Exercise objective »
Reproduce all of the data, making sure that no line differs from the original.

Information provided »
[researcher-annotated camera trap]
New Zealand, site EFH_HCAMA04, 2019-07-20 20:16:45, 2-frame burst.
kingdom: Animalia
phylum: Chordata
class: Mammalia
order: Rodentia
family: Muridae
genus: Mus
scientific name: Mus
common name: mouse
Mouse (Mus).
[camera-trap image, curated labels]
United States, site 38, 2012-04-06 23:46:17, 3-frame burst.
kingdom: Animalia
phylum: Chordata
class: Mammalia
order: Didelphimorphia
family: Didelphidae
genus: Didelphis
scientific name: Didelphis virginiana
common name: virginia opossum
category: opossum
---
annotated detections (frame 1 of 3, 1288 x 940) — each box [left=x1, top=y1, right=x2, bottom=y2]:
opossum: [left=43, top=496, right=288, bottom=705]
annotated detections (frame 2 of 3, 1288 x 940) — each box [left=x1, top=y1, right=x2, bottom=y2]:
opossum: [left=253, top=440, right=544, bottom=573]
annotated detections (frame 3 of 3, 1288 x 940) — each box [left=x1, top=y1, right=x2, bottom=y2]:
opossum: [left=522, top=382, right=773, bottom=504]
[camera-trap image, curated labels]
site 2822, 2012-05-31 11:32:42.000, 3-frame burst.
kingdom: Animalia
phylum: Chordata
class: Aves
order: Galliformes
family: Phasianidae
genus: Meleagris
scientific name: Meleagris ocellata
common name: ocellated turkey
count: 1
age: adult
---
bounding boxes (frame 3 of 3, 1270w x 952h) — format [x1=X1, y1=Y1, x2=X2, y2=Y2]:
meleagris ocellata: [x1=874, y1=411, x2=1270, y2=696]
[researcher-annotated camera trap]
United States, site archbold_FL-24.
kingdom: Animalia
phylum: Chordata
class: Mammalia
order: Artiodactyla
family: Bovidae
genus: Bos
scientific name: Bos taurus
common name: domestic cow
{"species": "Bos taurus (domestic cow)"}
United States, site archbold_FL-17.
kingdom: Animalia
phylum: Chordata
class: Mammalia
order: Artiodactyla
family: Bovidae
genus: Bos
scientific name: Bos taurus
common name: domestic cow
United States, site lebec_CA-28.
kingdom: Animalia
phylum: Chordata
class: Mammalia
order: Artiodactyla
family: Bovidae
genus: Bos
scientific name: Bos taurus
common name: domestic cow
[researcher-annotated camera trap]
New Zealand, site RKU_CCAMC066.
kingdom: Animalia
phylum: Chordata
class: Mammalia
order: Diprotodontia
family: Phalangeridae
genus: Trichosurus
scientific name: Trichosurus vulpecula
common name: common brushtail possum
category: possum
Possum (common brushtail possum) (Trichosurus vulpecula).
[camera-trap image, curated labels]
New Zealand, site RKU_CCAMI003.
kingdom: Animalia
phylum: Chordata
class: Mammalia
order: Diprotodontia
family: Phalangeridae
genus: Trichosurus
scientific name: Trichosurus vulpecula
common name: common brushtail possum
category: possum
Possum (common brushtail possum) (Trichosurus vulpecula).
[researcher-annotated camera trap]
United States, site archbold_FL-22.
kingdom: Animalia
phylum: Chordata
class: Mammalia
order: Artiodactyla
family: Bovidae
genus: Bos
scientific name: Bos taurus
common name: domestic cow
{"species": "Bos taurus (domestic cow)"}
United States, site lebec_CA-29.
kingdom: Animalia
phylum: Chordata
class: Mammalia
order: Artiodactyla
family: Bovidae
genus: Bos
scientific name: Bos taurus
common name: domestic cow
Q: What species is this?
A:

Answer section »
[researcher-annotated camera trap]
New Zealand, site EFH_HCAMA04, 2019-07-20 20:16:45, 2-frame burst.
kingdom: Animalia
phylum: Chordata
class: Mammalia
order: Rodentia
family: Muridae
genus: Mus
scientific name: Mus
common name: mouse
Mouse (Mus).
[camera-trap image, curated labels]
United States, site 38, 2012-04-06 23:46:17, 3-frame burst.
kingdom: Animalia
phylum: Chordata
class: Mammalia
order: Didelphimorphia
family: Didelphidae
genus: Didelphis
scientific name: Didelphis virginiana
common name: virginia opossum
category: opossum
---
annotated detections (frame 1 of 3, 1288 x 940) — each box [left=x1, top=y1, right=x2, bottom=y2]:
opossum: [left=43, top=496, right=288, bottom=705]
annotated detections (frame 2 of 3, 1288 x 940) — each box [left=x1, top=y1, right=x2, bottom=y2]:
opossum: [left=253, top=440, right=544, bottom=573]
annotated detections (frame 3 of 3, 1288 x 940) — each box [left=x1, top=y1, right=x2, bottom=y2]:
opossum: [left=522, top=382, right=773, bottom=504]
[camera-trap image, curated labels]
site 2822, 2012-05-31 11:32:42.000, 3-frame burst.
kingdom: Animalia
phylum: Chordata
class: Aves
order: Galliformes
family: Phasianidae
genus: Meleagris
scientific name: Meleagris ocellata
common name: ocellated turkey
count: 1
age: adult
---
bounding boxes (frame 3 of 3, 1270w x 952h) — format [x1=X1, y1=Y1, x2=X2, y2=Y2]:
meleagris ocellata: [x1=874, y1=411, x2=1270, y2=696]
[researcher-annotated camera trap]
United States, site archbold_FL-24.
kingdom: Animalia
phylum: Chordata
class: Mammalia
order: Artiodactyla
family: Bovidae
genus: Bos
scientific name: Bos taurus
common name: domestic cow
{"species": "Bos taurus (domestic cow)"}
United States, site archbold_FL-17.
kingdom: Animalia
phylum: Chordata
class: Mammalia
order: Artiodactyla
family: Bovidae
genus: Bos
scientific name: Bos taurus
common name: domestic cow
United States, site lebec_CA-28.
kingdom: Animalia
phylum: Chordata
class: Mammalia
order: Artiodactyla
family: Bovidae
genus: Bos
scientific name: Bos taurus
common name: domestic cow
[researcher-annotated camera trap]
New Zealand, site RKU_CCAMC066.
kingdom: Animalia
phylum: Chordata
class: Mammalia
order: Diprotodontia
family: Phalangeridae
genus: Trichosurus
scientific name: Trichosurus vulpecula
common name: common brushtail possum
category: possum
Possum (common brushtail possum) (Trichosurus vulpecula).
[camera-trap image, curated labels]
New Zealand, site RKU_CCAMI003.
kingdom: Animalia
phylum: Chordata
class: Mammalia
order: Diprotodontia
family: Phalangeridae
genus: Trichosurus
scientific name: Trichosurus vulpecula
common name: common brushtail possum
category: possum
Possum (common brushtail possum) (Trichosurus vulpecula).
[researcher-annotated camera trap]
United States, site archbold_FL-22.
kingdom: Animalia
phylum: Chordata
class: Mammalia
order: Artiodactyla
family: Bovidae
genus: Bos
scientific name: Bos taurus
common name: domestic cow
{"species": "Bos taurus (domestic cow)"}
United States, site lebec_CA-29.
kingdom: Animalia
phylum: Chordata
class: Mammalia
order: Artiodactyla
family: Bovidae
genus: Bos
scientific name: Bos taurus
common name: domestic cow
Q: What species is this?
A:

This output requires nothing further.